La nouvelle ne plaira pas aux fabricants de tampons et serviettes de ce monde, mais semble-t-il que certaines femmes parviennent à retenir leur sang menstruel à volonté, comme elles retiennent leur urine. 

Lena Abi Chaker est l’une de ces femmes. Cette jeune globe-trotter ne porte plus de tampons, serviettes ou coupes depuis six ans.

« Je vous laisse calculer combien de pollution et d'argent j'économise, a-t-elle écrit dans un témoignage publié sur le Nouvel Obs. Moi ce que j'aime le plus, c'est la liberté et l'autonomie que cela me donne ! »

Lena s’est mise au « flux instinctif » (free flow instinct, en anglais), par instinct justement, alors qu’elle faisait une randonnée à la montagne. Elle était parvenue à la moitié de la montée quand ses règles sont arrivées, sans prévenir. Elle n’avait amené aucune protection. À son retour à la maison, surprise, il n’y avait qu’une petite tache de sang, pas plus. Elle a alors décidé de continuer l’expérience le lendemain, alors que le flux était encore plus abondant, et le surlendemain encore...

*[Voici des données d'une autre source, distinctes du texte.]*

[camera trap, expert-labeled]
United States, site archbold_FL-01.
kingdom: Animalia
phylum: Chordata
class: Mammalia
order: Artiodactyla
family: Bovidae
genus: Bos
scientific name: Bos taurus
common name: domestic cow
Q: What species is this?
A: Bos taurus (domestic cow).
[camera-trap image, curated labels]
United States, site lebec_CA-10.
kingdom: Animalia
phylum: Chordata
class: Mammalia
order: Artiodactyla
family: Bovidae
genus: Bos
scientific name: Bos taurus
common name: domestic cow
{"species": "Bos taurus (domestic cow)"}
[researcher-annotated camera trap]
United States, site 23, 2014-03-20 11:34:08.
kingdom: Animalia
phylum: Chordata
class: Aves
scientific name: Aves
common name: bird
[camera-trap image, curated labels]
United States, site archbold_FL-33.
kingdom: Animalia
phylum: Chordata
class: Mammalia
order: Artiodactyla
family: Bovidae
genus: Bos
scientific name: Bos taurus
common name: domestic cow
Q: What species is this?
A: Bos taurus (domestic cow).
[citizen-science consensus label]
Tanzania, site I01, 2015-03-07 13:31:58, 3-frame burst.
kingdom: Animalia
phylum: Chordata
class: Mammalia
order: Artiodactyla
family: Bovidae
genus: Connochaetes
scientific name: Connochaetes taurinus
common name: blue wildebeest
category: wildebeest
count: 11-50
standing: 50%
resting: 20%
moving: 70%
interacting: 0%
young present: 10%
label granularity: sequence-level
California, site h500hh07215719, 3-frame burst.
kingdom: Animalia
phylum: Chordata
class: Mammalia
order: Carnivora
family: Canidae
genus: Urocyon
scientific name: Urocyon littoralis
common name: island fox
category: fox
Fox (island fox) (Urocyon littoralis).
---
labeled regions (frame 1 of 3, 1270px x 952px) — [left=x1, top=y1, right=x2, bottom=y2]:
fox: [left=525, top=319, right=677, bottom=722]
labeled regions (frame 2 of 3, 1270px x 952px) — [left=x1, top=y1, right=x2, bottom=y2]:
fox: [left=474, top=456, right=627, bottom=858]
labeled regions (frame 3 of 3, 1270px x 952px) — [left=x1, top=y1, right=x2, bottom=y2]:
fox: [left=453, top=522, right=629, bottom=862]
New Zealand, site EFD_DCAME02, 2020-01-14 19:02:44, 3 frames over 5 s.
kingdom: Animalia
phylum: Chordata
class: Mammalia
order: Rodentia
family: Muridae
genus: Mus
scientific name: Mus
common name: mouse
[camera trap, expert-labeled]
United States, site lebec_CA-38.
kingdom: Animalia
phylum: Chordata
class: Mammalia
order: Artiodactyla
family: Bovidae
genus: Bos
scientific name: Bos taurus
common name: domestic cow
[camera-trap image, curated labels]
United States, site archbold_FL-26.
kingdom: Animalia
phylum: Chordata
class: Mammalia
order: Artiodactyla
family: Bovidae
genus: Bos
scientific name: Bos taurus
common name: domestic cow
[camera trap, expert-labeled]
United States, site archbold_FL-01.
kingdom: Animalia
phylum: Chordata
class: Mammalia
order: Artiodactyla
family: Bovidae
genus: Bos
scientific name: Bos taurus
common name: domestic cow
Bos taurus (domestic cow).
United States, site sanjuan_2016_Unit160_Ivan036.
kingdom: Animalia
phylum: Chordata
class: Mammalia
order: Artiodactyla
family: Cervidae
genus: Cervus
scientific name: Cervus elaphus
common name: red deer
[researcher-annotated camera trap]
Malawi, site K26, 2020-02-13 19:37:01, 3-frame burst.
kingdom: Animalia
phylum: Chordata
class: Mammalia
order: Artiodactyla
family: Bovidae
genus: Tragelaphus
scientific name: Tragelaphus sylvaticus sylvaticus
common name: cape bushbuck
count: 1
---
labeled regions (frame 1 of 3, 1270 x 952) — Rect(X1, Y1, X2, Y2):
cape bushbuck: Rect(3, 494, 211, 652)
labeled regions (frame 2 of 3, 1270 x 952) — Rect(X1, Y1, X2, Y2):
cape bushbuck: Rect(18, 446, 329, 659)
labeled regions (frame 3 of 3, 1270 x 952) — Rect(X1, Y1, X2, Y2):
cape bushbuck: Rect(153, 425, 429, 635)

« J'ai pu tester sur moi-même que les muscles se contractent inconsciemment pour éviter les fuites. J'allais simplement aux toilettes dès que je le sentais nécessaire. »

Et quand elle dort, que fait-elle?

« Avec le temps, ma maîtrise s'est affinée et j'ai vite pu dormir sans aucune “protection” ni souci. Alors qu'avant je devais porter une bonne protection pour dormir, maintenant c'est au repos quand je dors. Je n'ai qu'à aller aux toilettes le matin. Parfois je me lève une fois dans la nuit, les deux premiers jours. »

Ça a du sens, vous ne trouvez pas? On apprend bien à ne plus faire pipi au lit, alors pourquoi on n'apprendait pas à ne plus laisser couler notre sang menstruel quand on dort?

Le flux instinctif, mode d'emploi

À celles qui voudraient s’essayer au flux instinctif, Lena conseille de renforcer les muscles de leur vagin d’abord, et de ne porter au début que des sous-vêtements noirs, légèrement protégés par un peu de papier de toilette ou de tissu, juste au cas. Au bout d’une heure ou plus, quand on ressent qu’on a du sang à évacuer, on va aux toilettes.

« Le but est d'être consciente de n'avoir pas de protection pour que les muscles se contractent inconsciemment (ce n'est pas fatiguant [sic]), explique la jeune femme. »

Bien sûr, le témoignage de Lena n’est pas une preuve scientifique, comme n’ont pas manqué de le souligner maints commentateurs dubitatifs à la suite de son billet. C’est un témoignage personnel, mais comme elle le spécifie elle-même dans une réponse à un commentaire, ce serait bien de faire une étude sur le sujet.